------ Excerpted passage
- Founded: 1971; 55 years ago Decision Sciences Institute
- Type: Honor
- Affiliation: ACHS
- Status: Active
- Emphasis: Decision Sciences
- Scope: International
- Colors: Green and Gold
- Publication: International Journal of Applied Decision Sciences (IJADS)
- Chapters: 54 (active)
- Members: 6,000+ lifetime
- Headquarters: 22200 W. Eleven Mile Road, No. 200 Southfield, Michigan 48037 United States
- Website: www.alphaiotadelta.com

= Alpha Iota Delta =

Honor society for decision sciences and information systems

Alpha Iota Delta (ΑΙΔ) is an international scholastic honor society recognizing academic achievement among students in the fields of decision sciences and Information Systems.

== History ==
Alpha Iota Delta was founded at Decision Sciences Institute in 1971. It is an honor society that recognizes academic achievement for student in the fields of decision sciences and information systems. It was admitted to the Association of College Honor Societies in 2009.

Alpha Iota Delta honor society has 54 active in the United States and Canada, and a total membership of more than 6,000. It maintains a relationship with the Decision Sciences Institute.

Its headquarters is located in Southfield, Michigan. Its publication is the International Journal of Applied Decision Sciences.

== Symbols==
Alpha Iota Delta's colors are green and gold. Its badge is a diamond shaped key, filled with the Greek letters ΑΙΔ.

== Membership==
Membership is open to undergraduates who have a GPA of at least 3.0 and completed four upper-level courses in computer information systems with a B+ or better in those courses.

== Chapters==
Following is a list of Alpha Iota Delta chapters.
------------
------ Data supplied
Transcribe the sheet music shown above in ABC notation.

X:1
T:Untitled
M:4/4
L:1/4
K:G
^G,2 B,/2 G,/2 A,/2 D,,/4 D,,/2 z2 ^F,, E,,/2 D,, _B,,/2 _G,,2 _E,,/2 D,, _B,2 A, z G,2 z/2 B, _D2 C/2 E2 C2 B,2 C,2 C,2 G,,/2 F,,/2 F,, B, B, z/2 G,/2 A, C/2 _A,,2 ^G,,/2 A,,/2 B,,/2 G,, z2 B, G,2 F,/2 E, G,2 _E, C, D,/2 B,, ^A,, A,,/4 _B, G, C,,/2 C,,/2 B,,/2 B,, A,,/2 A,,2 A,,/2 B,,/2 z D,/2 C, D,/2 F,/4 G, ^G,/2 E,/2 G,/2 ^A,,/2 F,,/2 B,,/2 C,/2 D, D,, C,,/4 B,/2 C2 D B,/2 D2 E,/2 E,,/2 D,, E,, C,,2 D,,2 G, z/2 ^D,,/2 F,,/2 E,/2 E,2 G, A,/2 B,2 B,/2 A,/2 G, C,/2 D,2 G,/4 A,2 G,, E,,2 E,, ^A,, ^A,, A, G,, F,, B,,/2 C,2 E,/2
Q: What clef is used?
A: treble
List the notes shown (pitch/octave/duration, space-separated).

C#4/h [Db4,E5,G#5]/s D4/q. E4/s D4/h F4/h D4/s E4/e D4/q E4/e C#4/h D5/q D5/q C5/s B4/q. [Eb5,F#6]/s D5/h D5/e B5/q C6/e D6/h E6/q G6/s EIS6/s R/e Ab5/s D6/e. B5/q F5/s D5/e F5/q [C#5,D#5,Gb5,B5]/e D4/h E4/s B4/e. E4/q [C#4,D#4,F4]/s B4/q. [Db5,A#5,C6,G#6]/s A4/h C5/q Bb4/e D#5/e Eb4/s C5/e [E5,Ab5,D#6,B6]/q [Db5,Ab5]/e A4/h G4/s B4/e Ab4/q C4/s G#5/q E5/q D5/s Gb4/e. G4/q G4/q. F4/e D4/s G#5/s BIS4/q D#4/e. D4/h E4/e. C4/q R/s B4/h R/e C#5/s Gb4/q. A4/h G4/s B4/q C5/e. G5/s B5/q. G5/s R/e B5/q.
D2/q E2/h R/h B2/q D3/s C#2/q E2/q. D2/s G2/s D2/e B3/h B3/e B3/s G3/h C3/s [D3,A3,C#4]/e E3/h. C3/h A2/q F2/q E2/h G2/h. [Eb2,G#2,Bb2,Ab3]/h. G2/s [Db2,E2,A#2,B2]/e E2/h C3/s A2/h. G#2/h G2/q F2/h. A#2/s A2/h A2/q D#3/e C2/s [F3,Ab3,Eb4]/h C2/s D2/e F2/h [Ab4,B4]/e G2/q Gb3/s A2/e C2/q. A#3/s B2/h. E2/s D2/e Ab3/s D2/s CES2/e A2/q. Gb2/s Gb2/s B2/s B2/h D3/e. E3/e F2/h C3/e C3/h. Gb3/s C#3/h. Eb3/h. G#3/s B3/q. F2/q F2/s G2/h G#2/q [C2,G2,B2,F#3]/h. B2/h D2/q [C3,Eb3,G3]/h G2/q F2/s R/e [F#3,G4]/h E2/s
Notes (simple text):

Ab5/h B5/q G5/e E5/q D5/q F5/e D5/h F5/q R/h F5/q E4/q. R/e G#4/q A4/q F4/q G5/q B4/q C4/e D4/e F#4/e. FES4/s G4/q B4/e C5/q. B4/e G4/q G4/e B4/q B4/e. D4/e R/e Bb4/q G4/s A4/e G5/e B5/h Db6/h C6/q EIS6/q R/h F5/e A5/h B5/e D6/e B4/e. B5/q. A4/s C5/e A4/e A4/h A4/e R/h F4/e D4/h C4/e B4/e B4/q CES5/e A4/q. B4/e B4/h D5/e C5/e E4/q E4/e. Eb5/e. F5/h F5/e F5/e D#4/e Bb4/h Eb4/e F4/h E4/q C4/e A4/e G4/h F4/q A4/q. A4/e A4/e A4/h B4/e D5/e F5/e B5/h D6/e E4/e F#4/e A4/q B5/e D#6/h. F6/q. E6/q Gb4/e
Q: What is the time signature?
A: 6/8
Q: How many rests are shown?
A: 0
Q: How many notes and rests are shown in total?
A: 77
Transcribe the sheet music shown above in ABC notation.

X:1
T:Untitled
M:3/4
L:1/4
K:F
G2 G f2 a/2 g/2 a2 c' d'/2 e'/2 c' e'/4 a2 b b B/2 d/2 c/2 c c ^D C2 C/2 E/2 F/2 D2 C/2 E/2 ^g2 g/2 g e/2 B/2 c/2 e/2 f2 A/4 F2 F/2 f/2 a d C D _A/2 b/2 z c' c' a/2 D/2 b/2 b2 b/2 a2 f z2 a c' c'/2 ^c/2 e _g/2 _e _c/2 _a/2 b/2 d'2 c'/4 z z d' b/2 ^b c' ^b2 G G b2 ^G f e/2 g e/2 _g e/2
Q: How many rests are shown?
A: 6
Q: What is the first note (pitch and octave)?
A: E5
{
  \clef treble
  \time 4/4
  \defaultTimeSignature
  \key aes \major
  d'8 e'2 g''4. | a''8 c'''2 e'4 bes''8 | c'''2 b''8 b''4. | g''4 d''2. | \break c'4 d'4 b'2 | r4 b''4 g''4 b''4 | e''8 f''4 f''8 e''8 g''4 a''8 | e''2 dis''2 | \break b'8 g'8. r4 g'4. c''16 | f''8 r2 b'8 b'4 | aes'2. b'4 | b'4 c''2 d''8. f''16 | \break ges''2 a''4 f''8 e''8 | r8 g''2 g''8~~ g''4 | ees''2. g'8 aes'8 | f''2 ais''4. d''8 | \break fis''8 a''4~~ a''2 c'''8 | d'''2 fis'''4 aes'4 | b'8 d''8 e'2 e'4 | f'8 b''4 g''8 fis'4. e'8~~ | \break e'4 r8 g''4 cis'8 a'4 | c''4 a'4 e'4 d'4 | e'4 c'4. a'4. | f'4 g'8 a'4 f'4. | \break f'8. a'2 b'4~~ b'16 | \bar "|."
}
------------
_To be done_
1. According to the article on Alpha Iota Delta, what shape is the society's badge?
2. From the article on Alpha Iota Delta, give back word for word the part that begins with the words containing "Alpha Iota Delta honor" and ends with "Decision Sciences Institute.".

_Task-by-task outputs_
1. A diamond-shaped key

2.
Alpha Iota Delta honor society has 54 active in the United States and Canada, and a total membership of more than 6,000. It maintains a relationship with the Decision Sciences Institute.